TEXTO PROPORCIONADO:
——

En la Wiskypedia® dice que los conejos somos de “hábitos nocturnos”. Mientras me cuelgo la gabardina, el sombrero inglés, la bufanda escocesa, miro el reloj -las dos y cuarenta y cuatro a.m.- y pienso: pucha, es cierto. ¿De dónde vendrán estas costumbres lunares? ¿Será que el mundo espera de nosotros magia y misterio?
Agarro Ángel Gallardo y veo cómo mágicamente se convierte en Estado de Israel. ¿Quién decide estas cosas? Freno antes de Córdoba -para quedarme dentro del barrio- en la estación de servicio de tacheros, que sirven unas tartas de jamón y queso para chuparse las patas traseras, las de la suerte. Pongo cara de “acabo de estacionar el auto”, porque a los tacheros eso les gusta.
Oigo por encima de la tarta una conversación casual, alguien que lamenta la entubación del arroyo Maldonado, que -según versa el chofer en cuestión- bien podría haber sido nuestro Sena (por el río francés, no Ayrton). Aunque en su época, las gentes subían a los techos para evitar la crecida, algún encanto perdimos entre tubos de cemento. Anoto en mi libretita, previo barrer migas de la tarta, “ver qué onda con el Maldonado”.

——

DATOS EXTRAÍDOS:
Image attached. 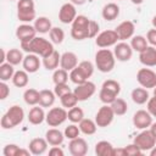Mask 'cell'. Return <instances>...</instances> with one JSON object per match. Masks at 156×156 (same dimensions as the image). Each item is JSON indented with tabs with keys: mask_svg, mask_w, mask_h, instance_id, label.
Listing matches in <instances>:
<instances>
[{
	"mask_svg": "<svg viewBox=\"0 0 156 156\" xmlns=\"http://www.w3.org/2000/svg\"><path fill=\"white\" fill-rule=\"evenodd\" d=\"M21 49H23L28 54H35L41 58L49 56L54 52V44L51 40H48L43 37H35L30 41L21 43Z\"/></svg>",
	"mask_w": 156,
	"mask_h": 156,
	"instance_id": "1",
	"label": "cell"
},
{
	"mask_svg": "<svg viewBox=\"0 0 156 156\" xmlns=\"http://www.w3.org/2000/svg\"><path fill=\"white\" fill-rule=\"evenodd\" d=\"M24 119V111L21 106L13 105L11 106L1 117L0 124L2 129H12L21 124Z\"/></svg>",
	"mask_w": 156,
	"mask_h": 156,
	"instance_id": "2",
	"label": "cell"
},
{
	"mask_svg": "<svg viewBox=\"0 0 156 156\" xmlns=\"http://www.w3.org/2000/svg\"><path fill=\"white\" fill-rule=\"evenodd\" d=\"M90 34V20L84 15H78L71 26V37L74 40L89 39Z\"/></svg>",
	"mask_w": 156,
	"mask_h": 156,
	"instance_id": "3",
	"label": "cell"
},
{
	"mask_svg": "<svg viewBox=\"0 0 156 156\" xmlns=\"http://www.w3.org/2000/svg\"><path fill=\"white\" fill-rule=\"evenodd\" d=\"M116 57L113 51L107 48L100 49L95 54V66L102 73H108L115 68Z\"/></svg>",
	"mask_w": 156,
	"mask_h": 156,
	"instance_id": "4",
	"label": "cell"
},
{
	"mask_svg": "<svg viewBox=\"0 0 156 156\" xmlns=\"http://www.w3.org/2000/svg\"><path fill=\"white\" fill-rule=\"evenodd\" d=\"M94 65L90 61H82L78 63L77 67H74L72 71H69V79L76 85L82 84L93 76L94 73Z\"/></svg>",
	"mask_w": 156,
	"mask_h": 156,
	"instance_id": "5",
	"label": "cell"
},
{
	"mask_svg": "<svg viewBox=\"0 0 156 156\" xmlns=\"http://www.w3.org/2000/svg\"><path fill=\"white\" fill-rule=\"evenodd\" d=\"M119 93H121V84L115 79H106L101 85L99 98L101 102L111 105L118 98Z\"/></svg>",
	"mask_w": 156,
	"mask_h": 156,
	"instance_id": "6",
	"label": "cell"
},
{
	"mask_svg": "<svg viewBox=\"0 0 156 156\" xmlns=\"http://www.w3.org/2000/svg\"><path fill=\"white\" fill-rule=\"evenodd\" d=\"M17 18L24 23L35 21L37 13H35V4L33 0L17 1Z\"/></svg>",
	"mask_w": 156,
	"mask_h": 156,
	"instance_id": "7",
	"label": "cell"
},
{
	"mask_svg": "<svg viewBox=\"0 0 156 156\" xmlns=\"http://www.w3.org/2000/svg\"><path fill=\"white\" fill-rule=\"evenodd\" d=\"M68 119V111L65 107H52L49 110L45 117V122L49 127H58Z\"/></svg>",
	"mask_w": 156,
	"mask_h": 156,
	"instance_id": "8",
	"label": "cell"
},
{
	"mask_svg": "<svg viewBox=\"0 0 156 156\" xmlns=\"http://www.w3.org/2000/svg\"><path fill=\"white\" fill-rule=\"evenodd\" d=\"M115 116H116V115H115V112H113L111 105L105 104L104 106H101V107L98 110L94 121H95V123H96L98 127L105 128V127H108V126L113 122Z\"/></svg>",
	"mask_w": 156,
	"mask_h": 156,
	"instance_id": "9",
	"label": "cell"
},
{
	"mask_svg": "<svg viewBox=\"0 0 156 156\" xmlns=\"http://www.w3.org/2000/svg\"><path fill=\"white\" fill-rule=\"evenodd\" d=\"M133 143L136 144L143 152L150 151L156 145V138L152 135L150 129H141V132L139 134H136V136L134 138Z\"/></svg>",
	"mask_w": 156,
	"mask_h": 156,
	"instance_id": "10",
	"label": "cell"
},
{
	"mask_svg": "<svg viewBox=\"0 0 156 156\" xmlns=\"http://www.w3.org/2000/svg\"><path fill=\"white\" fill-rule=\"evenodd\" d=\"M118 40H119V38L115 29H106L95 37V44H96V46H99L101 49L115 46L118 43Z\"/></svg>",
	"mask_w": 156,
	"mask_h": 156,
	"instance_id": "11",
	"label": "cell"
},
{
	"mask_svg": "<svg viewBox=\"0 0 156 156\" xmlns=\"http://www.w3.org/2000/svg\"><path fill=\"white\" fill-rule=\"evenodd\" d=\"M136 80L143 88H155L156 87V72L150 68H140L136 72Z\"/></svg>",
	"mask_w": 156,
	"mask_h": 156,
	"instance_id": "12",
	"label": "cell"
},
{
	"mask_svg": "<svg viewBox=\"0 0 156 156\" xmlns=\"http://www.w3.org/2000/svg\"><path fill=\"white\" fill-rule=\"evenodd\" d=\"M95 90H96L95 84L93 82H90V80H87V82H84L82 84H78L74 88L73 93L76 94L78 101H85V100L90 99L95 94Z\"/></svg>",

——

TAREA A REALIZAR: Redacta una continuación del relato del conejo que recorre el barrio de madrugada, empezando justo después de la última oración. Para esto no hace falta consultar las líneas.

RESULTADO FINAL:
OK, ustedes van a creer que yo invento estas cosas, será la fama de fabuladores que portamos los conejos, pero les juro que no soy yo, es la Wiskypedia®. Al parecer, el arroyo Maldonado toma su nombre de una mujer española, la Maldonado, que arribó a nuestras costas de la mano de Pedro de Mendoza. En aquella época, la joda entre españoles y latinoamericanos nativos (sí, ya sé, es por no decir “indios”) era de carácter beligerante. La ciudad de Buenos Ayres hallábase sitiada por los Querandíes, y el plato del día era hambre con hambruna.
La Maldonado, entonces -adivinamos en ella fuertes ganas de vivir- habría escapado de la ciudad hacia el campo y, en una “gruta de las barrancas”, quiso la providencia que asistiera a un puma a tener cría. A una puma. Como sea. Se ve que entre féminas hay códigos. Luego, la venturosa mujer, habríase unido a la tribu de “indígenas”, con quienes compartió comida e historias de españoles y partos felinos. Cuando los antedichos la encontraron en salvaje compañía, vieron a bien castigarla, y con ese fin la ataron a un árbol a la vera del arroyo, con la bonita idea de que se la comieran los yaguares o, como les decían los españoles, “tigres”. Violencia de género, allá por el siglo XVI.
La cosa es que los “conquistadores” (cuánta comilla, válgame Dios), no contentos sin la foto, volvieron a la escena del crimen a recuperar el cadáver, quizás con intenciones de hacer pública la desgracia de nuestra heroína. Pero la providencia, que adora los finales felices, como todo el mundo sabe, quiso ahora que aquel parto asistido por la Maldonado a una puma de clase humilde, diera fruto en una relación duradera, ya que la mujer no estaba muerta, sino al cuidado de un ejército de felinos. (La cita corresponde a un texto de Juan Carlos Maucor, “El Maldonado, un arroyo con historia”. Tú lo has dicho, Juan Carlos.)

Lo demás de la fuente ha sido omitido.